*EXCERPTED TEXT*:
——
So on that stairwell landing that smelled faintly like peeling paint and old socks, I made my move. He had first hugged me here. It had been a simple friendly gesture, maybe even hesitant on his part. But it had been the first initiated close affectionate contact I had ever had with the opposite sex. It seemed fitting.
I said goodnight to the others first. I was eager to do it and get it over with, just to see his reaction. Not because I was nervous. Because I honest-to-God wasn’t. I had made up my mind. When it came to him . . . I stood on my tiptoes to rest my chin on his shoulder, felt the freezing synthetic material of his blue pullover jacket under my hands and face. He smelled so good, that scent that I would catch a whiff of even if he wasn’t around, the hot pine needle aroma that sent electric jitters to my knees and into my head.
One of the other guys was talking, stealing the moment without realizing it. I realized that I couldn’t hang on for too long without being conspicuous, and I didn’t necessarily want all his friends to know what I was doing. I didn’t think that would work out too well for him, his roommates being who they were.
“I love you,” I murmured. I was surprised at the lusty, restrained quality with which I delivered it. I had sounded like the tragic heroine in a cheap romance movie – I hadn’t meant it to sound that intense.
——
*EXCERPTED DATA*:
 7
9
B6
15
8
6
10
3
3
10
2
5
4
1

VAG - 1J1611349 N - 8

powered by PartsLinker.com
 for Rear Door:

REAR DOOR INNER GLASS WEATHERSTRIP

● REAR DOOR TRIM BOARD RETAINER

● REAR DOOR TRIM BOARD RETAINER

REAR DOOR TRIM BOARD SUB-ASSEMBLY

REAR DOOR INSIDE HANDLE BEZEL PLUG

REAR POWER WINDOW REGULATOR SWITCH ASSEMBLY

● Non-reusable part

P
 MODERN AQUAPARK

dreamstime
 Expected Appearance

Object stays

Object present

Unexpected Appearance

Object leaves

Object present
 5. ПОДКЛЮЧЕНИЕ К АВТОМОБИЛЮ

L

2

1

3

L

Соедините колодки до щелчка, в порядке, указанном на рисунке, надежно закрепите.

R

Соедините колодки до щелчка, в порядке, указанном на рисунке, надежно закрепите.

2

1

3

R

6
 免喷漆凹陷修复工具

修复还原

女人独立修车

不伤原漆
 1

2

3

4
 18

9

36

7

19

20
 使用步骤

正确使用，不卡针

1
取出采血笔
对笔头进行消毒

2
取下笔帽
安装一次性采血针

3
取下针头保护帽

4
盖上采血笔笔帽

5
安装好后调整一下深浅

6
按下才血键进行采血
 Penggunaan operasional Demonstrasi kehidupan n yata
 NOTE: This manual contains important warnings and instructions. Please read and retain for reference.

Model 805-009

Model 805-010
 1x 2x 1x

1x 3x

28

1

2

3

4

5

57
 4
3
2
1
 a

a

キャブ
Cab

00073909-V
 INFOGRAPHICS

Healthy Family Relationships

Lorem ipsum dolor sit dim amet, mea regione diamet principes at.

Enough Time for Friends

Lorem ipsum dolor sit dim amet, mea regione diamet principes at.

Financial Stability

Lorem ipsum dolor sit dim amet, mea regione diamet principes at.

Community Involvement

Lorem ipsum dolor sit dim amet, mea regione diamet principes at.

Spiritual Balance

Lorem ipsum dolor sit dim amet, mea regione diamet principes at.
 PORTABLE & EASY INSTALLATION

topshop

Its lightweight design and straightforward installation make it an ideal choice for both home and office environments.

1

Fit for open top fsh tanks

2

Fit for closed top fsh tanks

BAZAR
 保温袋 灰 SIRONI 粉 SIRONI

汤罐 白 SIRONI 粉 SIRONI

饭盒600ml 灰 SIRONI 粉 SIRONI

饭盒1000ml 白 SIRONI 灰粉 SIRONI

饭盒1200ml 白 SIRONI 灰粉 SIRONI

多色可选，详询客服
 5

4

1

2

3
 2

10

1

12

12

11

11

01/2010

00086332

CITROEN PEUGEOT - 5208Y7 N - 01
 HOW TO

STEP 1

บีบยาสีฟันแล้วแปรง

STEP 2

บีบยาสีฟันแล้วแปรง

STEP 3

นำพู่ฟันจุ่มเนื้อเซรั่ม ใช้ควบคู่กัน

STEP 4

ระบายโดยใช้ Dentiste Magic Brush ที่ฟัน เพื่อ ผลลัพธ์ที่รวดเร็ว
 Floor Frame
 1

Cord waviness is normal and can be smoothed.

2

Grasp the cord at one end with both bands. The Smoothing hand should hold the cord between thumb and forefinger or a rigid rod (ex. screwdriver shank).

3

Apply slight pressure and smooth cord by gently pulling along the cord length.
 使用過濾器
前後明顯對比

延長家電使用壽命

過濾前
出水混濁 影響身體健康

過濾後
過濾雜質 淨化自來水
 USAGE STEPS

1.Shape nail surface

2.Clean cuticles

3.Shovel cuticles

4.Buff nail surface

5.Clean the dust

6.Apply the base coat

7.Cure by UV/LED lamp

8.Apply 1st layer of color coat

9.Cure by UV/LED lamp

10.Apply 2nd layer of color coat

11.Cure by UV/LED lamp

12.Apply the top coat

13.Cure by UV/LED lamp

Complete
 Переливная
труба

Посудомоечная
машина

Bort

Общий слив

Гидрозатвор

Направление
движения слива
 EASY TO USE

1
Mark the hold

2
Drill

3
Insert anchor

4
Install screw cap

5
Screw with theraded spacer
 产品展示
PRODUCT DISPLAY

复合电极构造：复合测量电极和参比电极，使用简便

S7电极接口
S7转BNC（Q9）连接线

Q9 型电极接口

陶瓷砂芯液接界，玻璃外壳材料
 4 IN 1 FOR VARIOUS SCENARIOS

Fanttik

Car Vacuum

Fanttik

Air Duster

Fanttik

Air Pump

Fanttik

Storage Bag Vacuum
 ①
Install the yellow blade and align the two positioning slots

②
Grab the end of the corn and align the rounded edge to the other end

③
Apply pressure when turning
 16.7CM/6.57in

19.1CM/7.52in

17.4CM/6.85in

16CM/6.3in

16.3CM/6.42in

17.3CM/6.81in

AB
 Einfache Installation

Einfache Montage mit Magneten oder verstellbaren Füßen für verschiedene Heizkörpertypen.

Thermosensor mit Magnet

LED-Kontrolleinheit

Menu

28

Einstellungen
——
*REQUIREMENT A*: Please translate this sentence from the stairwell passage into Spanish: "He had first hugged me here."
*REQUIREMENT B*: Write what comes next in the stairwell passage, picking up after its last sentence.
None of the items are needed here.

*TASK ANSWER A*: Él me había abrazado aquí por primera vez.

*TASK ANSWER B*:
I pulled away. I didn’t look at him. I had done what I had set out to do, and did not need to wait around to see the effect it had had on him. I think I was frightened, looking back on it; whether it was to see complete shock on his face or no change in expression at all, I don’t know.
He didn’t say anything. We parted quickly, them filing into their dorm floor and me climbing the next two flights of stairs to my own. My thoughts were whirling – what was he thinking now? Did the others see or hear what had just happened? How was he going to act next time he saw me? Could I be certain he had even heard me?
But despite my spinning brain, I felt my heart strangely calm and settled. I suppose it’s because I knew that, no matter what the consequences, this had been the right thing to do.
The next day, I texted him and explained the whole incident away.